Start of Information shown
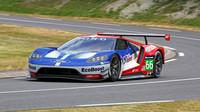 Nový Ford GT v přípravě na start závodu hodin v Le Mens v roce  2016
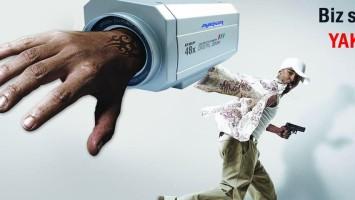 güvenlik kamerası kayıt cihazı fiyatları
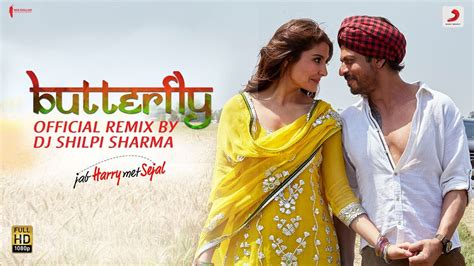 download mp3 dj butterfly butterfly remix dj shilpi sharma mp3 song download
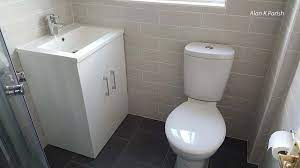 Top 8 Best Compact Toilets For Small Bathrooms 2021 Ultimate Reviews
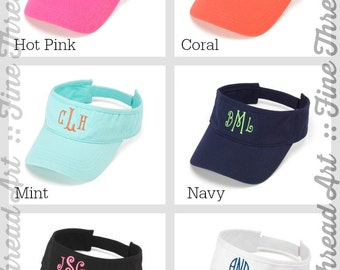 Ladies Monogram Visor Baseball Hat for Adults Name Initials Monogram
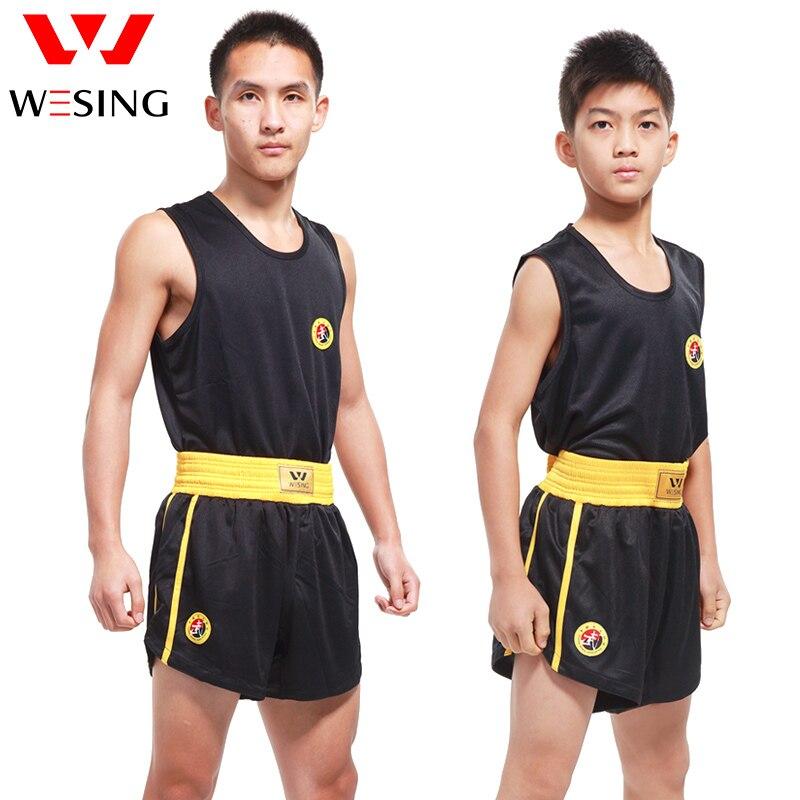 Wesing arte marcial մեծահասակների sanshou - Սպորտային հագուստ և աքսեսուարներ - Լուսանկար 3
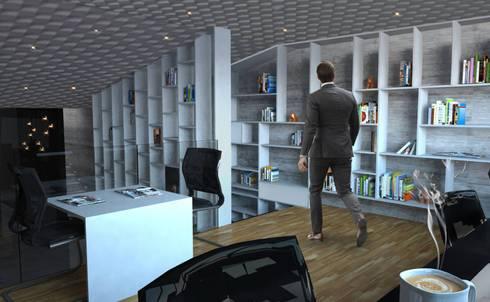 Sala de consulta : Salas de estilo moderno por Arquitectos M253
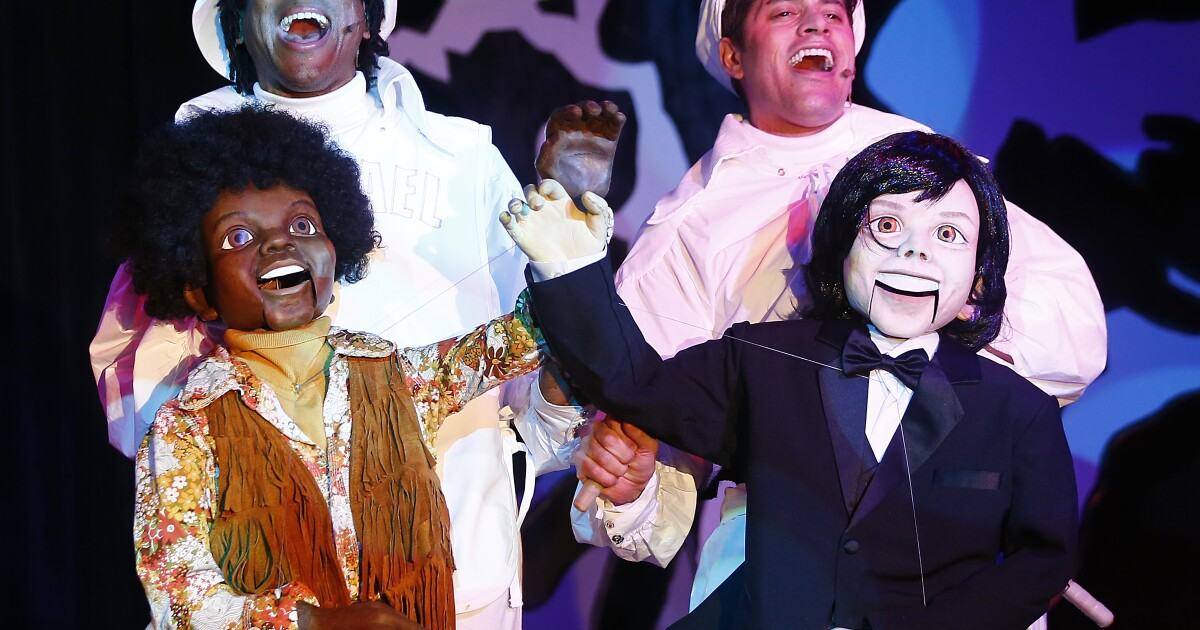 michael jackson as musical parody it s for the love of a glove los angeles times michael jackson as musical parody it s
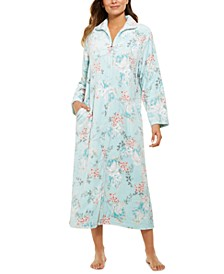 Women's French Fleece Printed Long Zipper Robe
End of Information shown
(Task to complete): Write the records out again exactly; none of the pictures belong in the copy.

(Exercise output):
 Nový Ford GT v přípravě na start závodu hodin v Le Mens v roce  2016
 güvenlik kamerası kayıt cihazı fiyatları
 download mp3 dj butterfly butterfly remix dj shilpi sharma mp3 song download
 Top 8 Best Compact Toilets For Small Bathrooms 2021 Ultimate Reviews
 Ladies Monogram Visor Baseball Hat for Adults Name Initials Monogram
 Wesing arte marcial մեծահասակների sanshou - Սպորտային հագուստ և աքսեսուարներ - Լուսանկար 3
 Sala de consulta : Salas de estilo moderno por Arquitectos M253
 michael jackson as musical parody it s for the love of a glove los angeles times michael jackson as musical parody it s
 Women's French Fleece Printed Long Zipper Robe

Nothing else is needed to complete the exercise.